Reading headlines, it might surprise some that the United States is not the only country with serious voting technology challenges. In fact, recent years have seen issues in India, Africa, and Latin America; technical experts have examined some of those systems and found them lacking. Today, I’m pleased to report that The Sentry – an NGO that works to prevent genocide and mass atrocities in Africa – released a detailed analysis (full report PDF) of the new system slated for use in the upcoming elections in the Democratic Republic of the Congo (DRC). The Sentry worked with Argentinian security researchers Javier Smaldone (@mis2centavos) and Alfredo Ortega (@ortegaalfredo) and myself to examine what little public information is available about this system. The verdict is not good.
These awesome Argentinian researchers, it turns out, had an opportunity to examine an earlier version of this system, also from South Korean company Miru, in 2016. At that time, they were able to show how completely insecure the Miru system was, including: publicly posted cryptographic keys allowing total modification of the system or vote data; radio transmission of each ballot, which was easily intercepted; and using chips embedded in each paper ballot (RFID tags) to load many more than one vote per ballot. Argentina stopped the procurement and legislative authorization process to obtain these machines shortly after the security researchers publicly presented these flaws to Argentinian legislators.

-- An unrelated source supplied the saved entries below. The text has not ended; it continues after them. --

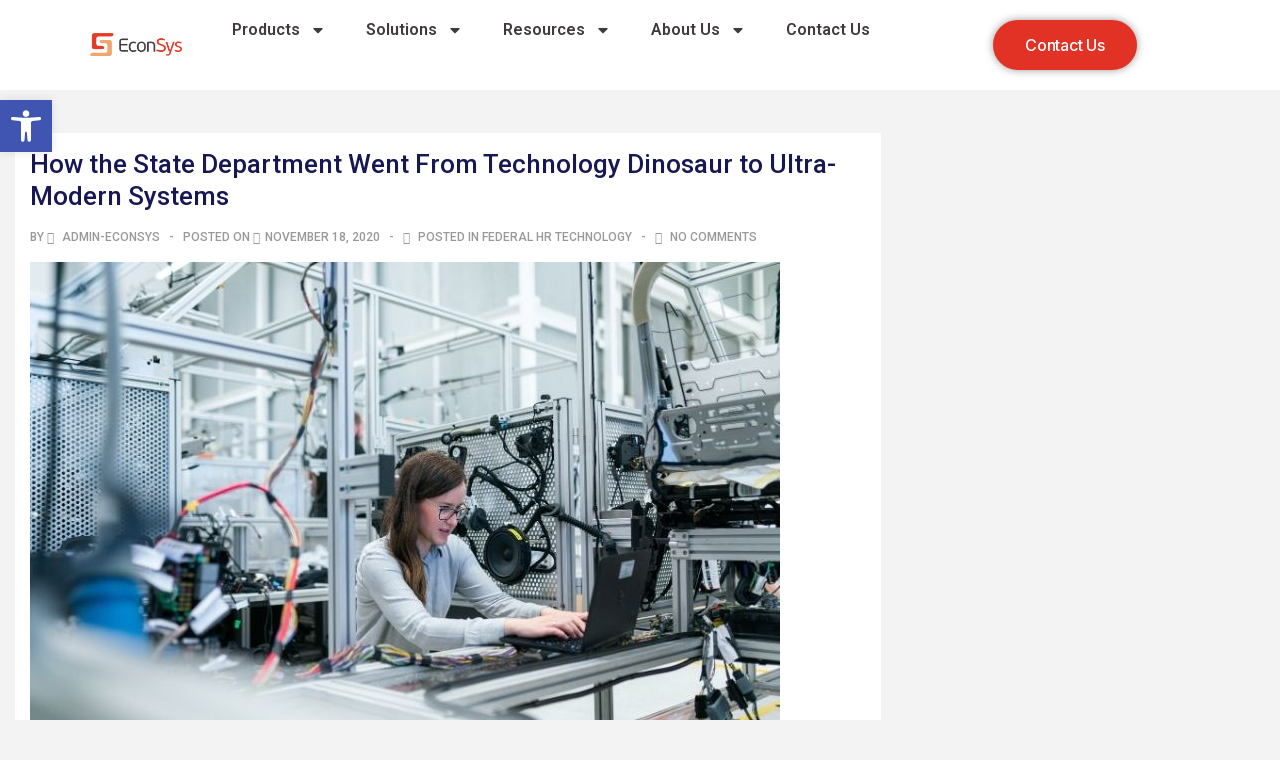

--- FILE ---
content_type: application/javascript
request_url: https://prism.app-us1.com/?a=224578923&u=https%3A%2F%2Fwww.econsys.com%2Fblog%2F
body_size: 124
content:
window.visitorGlobalObject=window.visitorGlobalObject||window.prismGlobalObject;window.visitorGlobalObject.setVisitorId('925f1b86-45fc-4ea2-8c5f-0b7f6d15490d', '224578923');window.visitorGlobalObject.setWhitelistedServices('tracking', '224578923');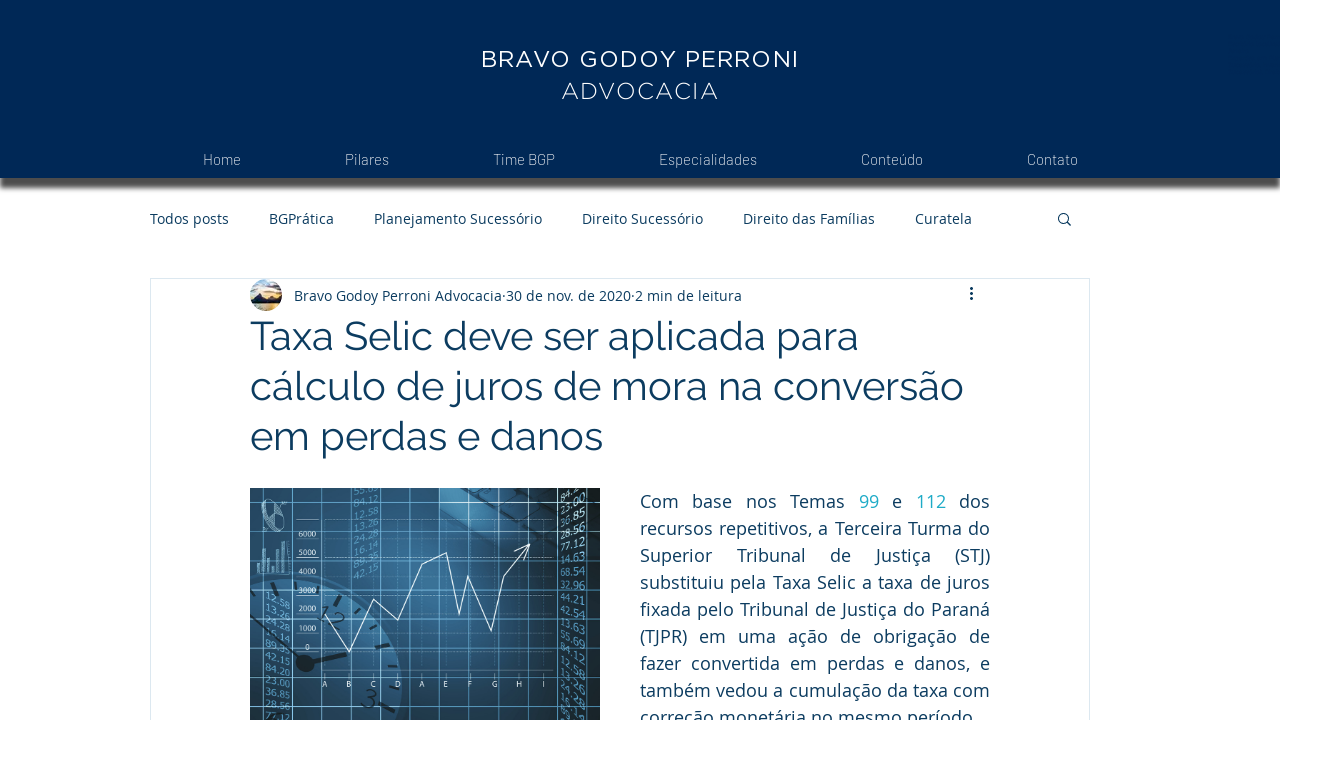

--- FILE ---
content_type: text/css; charset=utf-8
request_url: https://www.bgpadv.com.br/_serverless/pro-gallery-css-v4-server/layoutCss?ver=2&id=5v6d2-not-scoped&items=2422_1920_1280&container=482_350_653_720&options=gallerySizeType:px%7CenableInfiniteScroll:true%7CtitlePlacement:SHOW_ON_HOVER%7ChasThumbnails:false%7CimageMargin:20%7CgalleryLayout:6%7CisVertical:true%7CgallerySizePx:300%7CcubeType:fill%7CgalleryThumbnailsAlignment:none
body_size: -208
content:
#pro-gallery-5v6d2-not-scoped [data-hook="item-container"][data-idx="0"].gallery-item-container{opacity: 1 !important;display: block !important;transition: opacity .2s ease !important;top: 0px !important;left: 0px !important;right: auto !important;height: 233px !important;width: 350px !important;} #pro-gallery-5v6d2-not-scoped [data-hook="item-container"][data-idx="0"] .gallery-item-common-info-outer{height: 100% !important;} #pro-gallery-5v6d2-not-scoped [data-hook="item-container"][data-idx="0"] .gallery-item-common-info{height: 100% !important;width: 100% !important;} #pro-gallery-5v6d2-not-scoped [data-hook="item-container"][data-idx="0"] .gallery-item-wrapper{width: 350px !important;height: 233px !important;margin: 0 !important;} #pro-gallery-5v6d2-not-scoped [data-hook="item-container"][data-idx="0"] .gallery-item-content{width: 350px !important;height: 233px !important;margin: 0px 0px !important;opacity: 1 !important;} #pro-gallery-5v6d2-not-scoped [data-hook="item-container"][data-idx="0"] .gallery-item-hover{width: 350px !important;height: 233px !important;opacity: 1 !important;} #pro-gallery-5v6d2-not-scoped [data-hook="item-container"][data-idx="0"] .item-hover-flex-container{width: 350px !important;height: 233px !important;margin: 0px 0px !important;opacity: 1 !important;} #pro-gallery-5v6d2-not-scoped [data-hook="item-container"][data-idx="0"] .gallery-item-wrapper img{width: 100% !important;height: 100% !important;opacity: 1 !important;} #pro-gallery-5v6d2-not-scoped .pro-gallery-prerender{height:233px !important;}#pro-gallery-5v6d2-not-scoped {height:233px !important; width:350px !important;}#pro-gallery-5v6d2-not-scoped .pro-gallery-margin-container {height:233px !important;}#pro-gallery-5v6d2-not-scoped .pro-gallery {height:233px !important; width:350px !important;}#pro-gallery-5v6d2-not-scoped .pro-gallery-parent-container {height:233px !important; width:370px !important;}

Fast forward to now: DRC has purchased 105,000 of these machines from Miru at a cost of US $130 million for use in their December 18 presidential election. As detailed in the report released today, the DRC machines appear to be the same machines that Miru attempted to sell to Argentina. In addition, this same company provided equipment to Iraq for their recent election, for which there will be a full recount of 11 million votes due to alleged machine irregularities.